WRITTEN PROBLEM A.
Name every person mentioned in the interview excerpt below.

EXCERPTED TEXT.

************

Top image: Mac DeMarco in HERO 11.
Mac DeMarco is a word-of-mouth phenomenon, which is impressive given the sprawling, online world. The Canadian owns that warped, coupla-plays-left blissed-out sonic that spawned spawned a new sound – and nothing’s better than the original.
Today, DeMarco releases his new record, This Old Dog. To celebrate the drop, we’re revisiting our HERO 11 head-to-head between the musician and his equally wacky friend Connan Mockasin. Forget normal rules of logic, they won’t be needed here.
Connan Mockasin: How are you?
Mac DeMarco: I’m good right now, doing OK. How are you bud? Where are you right now?
Connan: We’re driving from Switzerland to Copenhagen. Sixteen hours or so it’s taking us…
Connan: Yeah we were doing the same tour when we first saw you.
Mac: I don’t know if you know this guy who works at my record label from New Zealand called Josh Burgess. He wanted to ask you about Tane? I don’t know what that is but he asked me to ask you…
Connan: Oh yeah Tane – he’s a guy who used to live illegally at the primary school I taught guitar from. He lived in the school. We’d go watch movies at his and eat fish and chips. [Laughs].
Mac: At an elementary school?
Connan: At a primary school in Wellington. So we’d go there and hang out, watch movies and stuff after the security guards had done their check.

************

RECORDED INFORMATION.
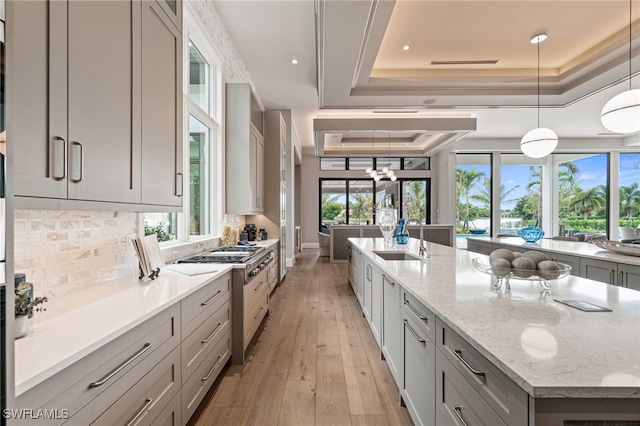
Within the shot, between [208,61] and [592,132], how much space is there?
33.4ft

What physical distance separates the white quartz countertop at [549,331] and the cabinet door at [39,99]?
4.76 feet

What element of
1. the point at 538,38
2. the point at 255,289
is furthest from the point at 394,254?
the point at 538,38

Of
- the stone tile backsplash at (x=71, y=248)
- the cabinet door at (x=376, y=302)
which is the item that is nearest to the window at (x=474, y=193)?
the cabinet door at (x=376, y=302)

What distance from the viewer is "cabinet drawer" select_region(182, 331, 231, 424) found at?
164cm

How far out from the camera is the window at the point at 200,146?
9.51 ft

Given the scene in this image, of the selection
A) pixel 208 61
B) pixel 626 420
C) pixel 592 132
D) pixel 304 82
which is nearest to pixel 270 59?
pixel 304 82

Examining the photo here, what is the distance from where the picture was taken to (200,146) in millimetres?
3477

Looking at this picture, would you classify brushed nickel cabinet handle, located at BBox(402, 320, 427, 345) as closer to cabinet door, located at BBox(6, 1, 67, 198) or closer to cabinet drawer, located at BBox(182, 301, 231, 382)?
cabinet drawer, located at BBox(182, 301, 231, 382)

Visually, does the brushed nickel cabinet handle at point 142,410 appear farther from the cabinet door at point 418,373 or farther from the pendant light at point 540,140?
the pendant light at point 540,140

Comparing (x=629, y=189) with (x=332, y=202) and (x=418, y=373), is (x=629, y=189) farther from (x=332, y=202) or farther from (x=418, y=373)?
(x=418, y=373)

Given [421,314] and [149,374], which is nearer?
[149,374]

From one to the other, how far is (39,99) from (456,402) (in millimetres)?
1762

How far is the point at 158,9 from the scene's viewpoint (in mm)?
1724

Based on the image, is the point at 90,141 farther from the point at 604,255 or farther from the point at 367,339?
the point at 604,255
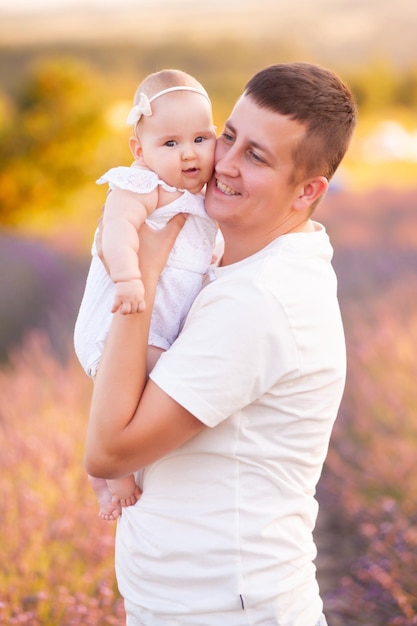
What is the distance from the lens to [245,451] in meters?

************

WRITTEN PROBLEM B.
Copy the listing above, starting at the line that contains "Based on the" and continuing through the end of the listing, with both of those lines included. Leave out the pictures.

FULL ANSWER A.
Mac DeMarco, Connan Mockasin, Josh Burgess, Tane

FULL ANSWER B.
Based on the image, is the point at 90,141 farther from the point at 604,255 or farther from the point at 367,339?
the point at 604,255
What is the distance from the lens to [245,451] in meters?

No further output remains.